**Problem description:**
Can you transcribe every line exactly and leave the pictures behind?

★ ★ ★ ★

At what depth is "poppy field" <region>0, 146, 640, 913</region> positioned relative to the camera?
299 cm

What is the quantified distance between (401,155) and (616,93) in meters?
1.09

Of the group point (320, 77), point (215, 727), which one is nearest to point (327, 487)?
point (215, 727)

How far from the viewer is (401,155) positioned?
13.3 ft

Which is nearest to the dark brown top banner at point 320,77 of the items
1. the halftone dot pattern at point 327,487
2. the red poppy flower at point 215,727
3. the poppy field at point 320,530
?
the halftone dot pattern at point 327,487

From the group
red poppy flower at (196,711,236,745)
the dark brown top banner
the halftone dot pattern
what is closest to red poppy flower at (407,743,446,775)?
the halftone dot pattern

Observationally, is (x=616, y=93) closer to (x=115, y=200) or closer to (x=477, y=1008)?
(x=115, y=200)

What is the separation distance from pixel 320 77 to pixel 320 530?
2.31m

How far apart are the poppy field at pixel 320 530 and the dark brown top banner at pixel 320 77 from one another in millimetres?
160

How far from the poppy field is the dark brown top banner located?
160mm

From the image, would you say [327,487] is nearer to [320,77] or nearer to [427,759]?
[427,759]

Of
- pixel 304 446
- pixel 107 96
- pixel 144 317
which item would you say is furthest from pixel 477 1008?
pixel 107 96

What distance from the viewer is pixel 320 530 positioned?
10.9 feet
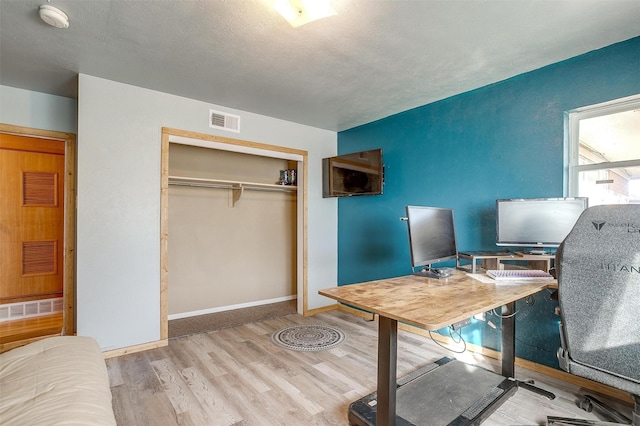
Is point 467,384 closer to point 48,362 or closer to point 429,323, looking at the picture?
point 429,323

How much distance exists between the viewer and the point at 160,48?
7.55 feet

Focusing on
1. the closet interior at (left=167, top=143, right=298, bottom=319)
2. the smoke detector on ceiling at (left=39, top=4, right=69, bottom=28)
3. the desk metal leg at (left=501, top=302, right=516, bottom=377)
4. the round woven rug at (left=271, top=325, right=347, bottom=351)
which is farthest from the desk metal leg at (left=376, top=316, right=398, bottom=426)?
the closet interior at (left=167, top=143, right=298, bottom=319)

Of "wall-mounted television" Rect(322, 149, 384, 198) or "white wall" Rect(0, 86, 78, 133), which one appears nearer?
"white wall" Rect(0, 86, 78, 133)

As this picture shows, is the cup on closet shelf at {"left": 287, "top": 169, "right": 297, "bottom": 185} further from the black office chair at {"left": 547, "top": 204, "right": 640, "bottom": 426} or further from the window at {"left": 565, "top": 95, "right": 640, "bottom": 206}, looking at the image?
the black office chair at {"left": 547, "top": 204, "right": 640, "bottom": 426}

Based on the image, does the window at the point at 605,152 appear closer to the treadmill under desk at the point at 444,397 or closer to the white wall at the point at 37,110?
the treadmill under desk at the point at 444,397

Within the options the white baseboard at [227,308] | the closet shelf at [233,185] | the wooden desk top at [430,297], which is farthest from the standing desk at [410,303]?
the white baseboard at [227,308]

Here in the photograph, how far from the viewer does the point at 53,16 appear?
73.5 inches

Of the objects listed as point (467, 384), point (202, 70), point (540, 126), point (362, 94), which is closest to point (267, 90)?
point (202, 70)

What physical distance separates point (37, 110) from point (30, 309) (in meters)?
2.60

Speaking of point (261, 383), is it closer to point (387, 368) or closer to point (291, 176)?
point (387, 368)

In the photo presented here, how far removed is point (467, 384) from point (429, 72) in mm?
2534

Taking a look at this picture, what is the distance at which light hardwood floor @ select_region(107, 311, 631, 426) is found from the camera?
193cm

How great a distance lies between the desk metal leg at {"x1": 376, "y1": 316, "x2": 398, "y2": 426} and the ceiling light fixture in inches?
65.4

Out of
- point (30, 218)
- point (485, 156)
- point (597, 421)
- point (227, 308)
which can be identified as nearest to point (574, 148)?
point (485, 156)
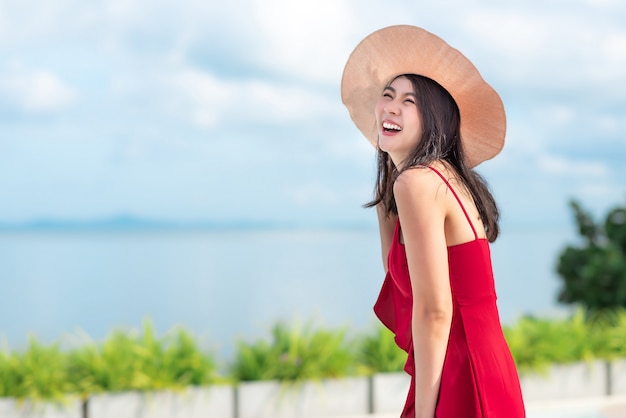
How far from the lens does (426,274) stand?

★ ★ ★ ★

**Exercise solution:**
At what depth is "poppy field" <region>0, 146, 640, 913</region> positioned relative to the camera?
299 cm

What is the quantified distance between (401,155) and (616,93) in meters?
1.09

Of the group point (320, 77), point (215, 727), which one is nearest to point (327, 487)?
point (215, 727)

How far from the viewer is (401,155) positioned?
13.3 ft

Which is nearest to the dark brown top banner at point 320,77 of the items
1. the halftone dot pattern at point 327,487
2. the red poppy flower at point 215,727
3. the poppy field at point 320,530
?
the halftone dot pattern at point 327,487

From the group
red poppy flower at (196,711,236,745)
the dark brown top banner
the halftone dot pattern
what is closest to red poppy flower at (407,743,446,775)?
the halftone dot pattern

Observationally, is (x=616, y=93) closer to (x=115, y=200) or closer to (x=477, y=1008)?
(x=115, y=200)

What is the separation distance from pixel 320 77 to pixel 320 530?
2.31m

How far apart are the poppy field at pixel 320 530 and the dark brown top banner at pixel 320 77 from one another in millimetres?
160

How far from the poppy field is the dark brown top banner located?
160mm

From the image, would you say [327,487] is nearer to [320,77] or nearer to [427,759]?
[427,759]

Of
- pixel 304 446
- pixel 107 96
- pixel 144 317
which item would you say is furthest from pixel 477 1008?
pixel 107 96

What distance from the viewer is pixel 320 530 positioned?
10.9 feet
Is point 467,384 closer to point 48,362 or closer to point 429,323, looking at the picture?
point 429,323

How much distance exists between the viewer and the point at 160,48?
7.55 feet

Focusing on
1. the closet interior at (left=167, top=143, right=298, bottom=319)
2. the smoke detector on ceiling at (left=39, top=4, right=69, bottom=28)
3. the desk metal leg at (left=501, top=302, right=516, bottom=377)
4. the round woven rug at (left=271, top=325, right=347, bottom=351)
which is farthest from the desk metal leg at (left=376, top=316, right=398, bottom=426)?
the closet interior at (left=167, top=143, right=298, bottom=319)

Of "wall-mounted television" Rect(322, 149, 384, 198) or "white wall" Rect(0, 86, 78, 133), which one appears nearer?
"white wall" Rect(0, 86, 78, 133)

As this picture shows, is the cup on closet shelf at {"left": 287, "top": 169, "right": 297, "bottom": 185} further from the black office chair at {"left": 547, "top": 204, "right": 640, "bottom": 426} or further from the window at {"left": 565, "top": 95, "right": 640, "bottom": 206}, looking at the image?
the black office chair at {"left": 547, "top": 204, "right": 640, "bottom": 426}

Based on the image, does the window at the point at 605,152 appear closer to the treadmill under desk at the point at 444,397 or closer to the white wall at the point at 37,110?
the treadmill under desk at the point at 444,397

Within the options the white baseboard at [227,308] | the closet shelf at [233,185] | the wooden desk top at [430,297], which is farthest from the standing desk at [410,303]?
the white baseboard at [227,308]

Here in the photograph, how far from the viewer does the point at 53,16 appear?
73.5 inches

Of the objects listed as point (467, 384), point (202, 70), point (540, 126), point (362, 94), which is closest to point (267, 90)?
point (202, 70)

What physical distance separates point (37, 110) from point (30, 309) (in meters)?
2.60

Speaking of point (261, 383), is it closer to point (387, 368) or closer to point (291, 176)?
point (387, 368)

In the photo presented here, how far removed is point (467, 384) from point (429, 72) in mm?
2534

Taking a look at this picture, what is the distance at which light hardwood floor @ select_region(107, 311, 631, 426) is found from the camera?
193cm

How great a distance lies between the desk metal leg at {"x1": 376, "y1": 316, "x2": 398, "y2": 426} and the ceiling light fixture in inches?
65.4

Out of
- point (30, 218)
- point (485, 156)
- point (597, 421)
- point (227, 308)
which can be identified as nearest to point (574, 148)?
point (485, 156)
How far from the lens does (426,274) stand?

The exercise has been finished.